◆ Records for the exercise ◆

= Beginning of Section =

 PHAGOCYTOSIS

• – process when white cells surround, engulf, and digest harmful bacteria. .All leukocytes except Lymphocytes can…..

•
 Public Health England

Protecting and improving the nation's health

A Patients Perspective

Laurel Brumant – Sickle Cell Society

= End of Section =

An exact copy of all the entries is what's needed; write it out.

◆ Completed exercise ◆
 PHAGOCYTOSIS

• – process when white cells surround, engulf, and digest harmful bacteria. .All leukocytes except Lymphocytes can…..

•
 Public Health England

Protecting and improving the nation's health

A Patients Perspective

Laurel Brumant – Sickle Cell Society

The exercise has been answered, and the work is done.